Saturday, October 15, 2016

Thalassemia

I would like to end my examination by checking the genitalia of the patient and performing a per rectum examination.

Mr Ahmad is a young, thin and hyperpigmented gentleman with short stature. On peripheral examination, he has no stigmata of chronic liver disease. He has conjuntiva pallor and jaundice, with frontal bossing, prominent maxillaries and chipmunk teeth appearance. There is also sparse axillary hair.

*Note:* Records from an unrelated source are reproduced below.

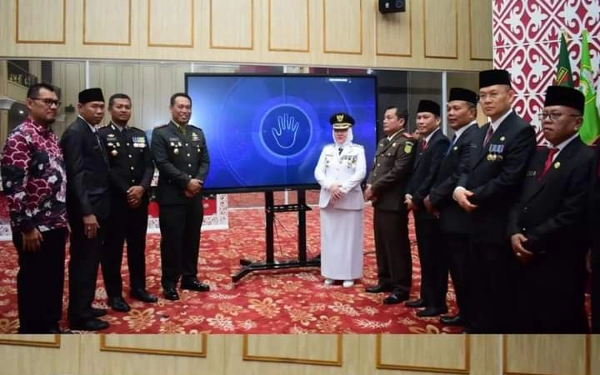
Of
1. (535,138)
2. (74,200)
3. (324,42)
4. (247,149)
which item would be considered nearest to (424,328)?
(535,138)

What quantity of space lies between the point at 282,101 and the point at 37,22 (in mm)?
891

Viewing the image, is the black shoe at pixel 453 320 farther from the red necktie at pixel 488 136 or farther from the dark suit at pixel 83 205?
the dark suit at pixel 83 205

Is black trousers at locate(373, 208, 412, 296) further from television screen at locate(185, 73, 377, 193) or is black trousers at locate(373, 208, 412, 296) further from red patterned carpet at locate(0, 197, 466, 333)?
television screen at locate(185, 73, 377, 193)

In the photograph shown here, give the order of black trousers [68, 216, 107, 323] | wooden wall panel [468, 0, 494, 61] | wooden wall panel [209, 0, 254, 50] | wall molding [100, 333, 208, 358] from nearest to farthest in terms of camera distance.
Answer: wooden wall panel [209, 0, 254, 50]
wooden wall panel [468, 0, 494, 61]
black trousers [68, 216, 107, 323]
wall molding [100, 333, 208, 358]

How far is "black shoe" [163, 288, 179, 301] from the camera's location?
6.92ft

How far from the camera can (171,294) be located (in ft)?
7.01

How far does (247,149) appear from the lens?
2168 millimetres

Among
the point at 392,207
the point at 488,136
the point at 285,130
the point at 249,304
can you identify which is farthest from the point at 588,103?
the point at 249,304

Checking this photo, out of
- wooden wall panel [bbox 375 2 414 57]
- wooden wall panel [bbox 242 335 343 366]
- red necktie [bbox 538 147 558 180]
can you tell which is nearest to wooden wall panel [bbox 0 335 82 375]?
wooden wall panel [bbox 242 335 343 366]

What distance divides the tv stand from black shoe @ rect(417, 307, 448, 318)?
48 centimetres

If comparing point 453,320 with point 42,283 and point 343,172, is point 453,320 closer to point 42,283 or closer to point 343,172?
point 343,172

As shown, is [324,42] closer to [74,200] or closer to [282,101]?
[282,101]

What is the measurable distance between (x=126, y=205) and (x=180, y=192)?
0.77 feet

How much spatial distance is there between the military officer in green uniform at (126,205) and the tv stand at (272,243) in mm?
406
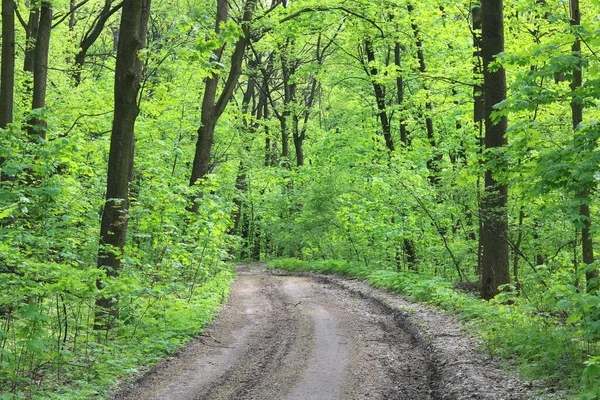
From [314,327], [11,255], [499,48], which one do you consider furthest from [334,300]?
[11,255]

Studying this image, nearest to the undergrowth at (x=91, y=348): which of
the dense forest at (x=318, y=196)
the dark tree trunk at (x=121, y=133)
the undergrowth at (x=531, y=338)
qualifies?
the dense forest at (x=318, y=196)

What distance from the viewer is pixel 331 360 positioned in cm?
838

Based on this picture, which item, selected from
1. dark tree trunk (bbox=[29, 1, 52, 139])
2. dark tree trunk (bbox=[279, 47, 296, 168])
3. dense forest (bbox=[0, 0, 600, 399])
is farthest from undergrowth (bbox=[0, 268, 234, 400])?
dark tree trunk (bbox=[279, 47, 296, 168])

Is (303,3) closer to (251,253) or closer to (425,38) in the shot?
(425,38)

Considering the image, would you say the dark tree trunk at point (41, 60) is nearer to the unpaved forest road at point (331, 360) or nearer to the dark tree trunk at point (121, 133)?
the dark tree trunk at point (121, 133)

Moving on to the abdomen, there is a scar at the left upper quarant, well healed. There is hepatomegaly, measuring 4 f.b, with smooth edges, non pulsative, non tender, and no bruit heard. Spleen is not palpable. There is no ascites, and kidneys are not ballotable. There is no cervical lymph nodes palpable, lungs is clear and no pedal oedema.

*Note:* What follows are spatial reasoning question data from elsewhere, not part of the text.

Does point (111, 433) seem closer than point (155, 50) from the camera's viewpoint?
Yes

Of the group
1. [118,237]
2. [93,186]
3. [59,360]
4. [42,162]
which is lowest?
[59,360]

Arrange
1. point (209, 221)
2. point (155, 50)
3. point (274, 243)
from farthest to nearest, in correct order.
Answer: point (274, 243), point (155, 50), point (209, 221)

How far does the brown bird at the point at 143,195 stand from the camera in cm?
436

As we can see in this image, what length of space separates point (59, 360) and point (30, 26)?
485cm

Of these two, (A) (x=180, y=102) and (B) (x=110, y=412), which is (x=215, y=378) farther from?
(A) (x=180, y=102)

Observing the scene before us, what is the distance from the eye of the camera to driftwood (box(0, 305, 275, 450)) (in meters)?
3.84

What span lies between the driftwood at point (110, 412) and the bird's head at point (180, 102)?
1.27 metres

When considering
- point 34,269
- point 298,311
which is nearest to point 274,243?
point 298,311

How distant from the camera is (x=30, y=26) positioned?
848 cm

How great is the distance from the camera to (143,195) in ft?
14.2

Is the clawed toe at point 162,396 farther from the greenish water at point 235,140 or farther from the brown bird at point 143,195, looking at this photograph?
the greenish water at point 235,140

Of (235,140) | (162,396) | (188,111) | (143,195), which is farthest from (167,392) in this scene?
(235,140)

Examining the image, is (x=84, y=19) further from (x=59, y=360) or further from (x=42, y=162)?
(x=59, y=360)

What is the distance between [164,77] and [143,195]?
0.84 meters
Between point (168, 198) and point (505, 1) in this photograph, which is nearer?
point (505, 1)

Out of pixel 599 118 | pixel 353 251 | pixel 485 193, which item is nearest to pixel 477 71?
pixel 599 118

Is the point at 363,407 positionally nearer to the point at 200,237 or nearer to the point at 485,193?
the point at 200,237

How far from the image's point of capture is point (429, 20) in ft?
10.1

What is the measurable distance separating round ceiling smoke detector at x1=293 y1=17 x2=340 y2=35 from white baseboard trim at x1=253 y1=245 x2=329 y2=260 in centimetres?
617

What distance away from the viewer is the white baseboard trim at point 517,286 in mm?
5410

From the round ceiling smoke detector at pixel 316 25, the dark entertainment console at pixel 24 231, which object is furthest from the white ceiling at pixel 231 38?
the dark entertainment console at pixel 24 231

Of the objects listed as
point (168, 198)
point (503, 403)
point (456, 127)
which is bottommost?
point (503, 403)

In summary, this young gentleman has signs of chronic hemolytic anemia with pallor and jaundice with underlying Thalassemia major and previously undergone a splenectomy. In terms of complications of the disease, he has signs to suggest hypogonadism and iron overload.

I would like to do a few investigations  namely blood test of full blood count to make sure he is adequately transfused Hb9-10, LFT is also required. I will also send ferritin level, transfusion related infection of Hep B/C/HIV serology, endocrinology work-up of thyroid function test, HbA1c/FBS and sexual hormones - LH/FSH/Testosterone/Estrogen.

Also, he will need to undergo cardiac MRI T2star for cardiomyopathy and Dexa scan for osteoporosis.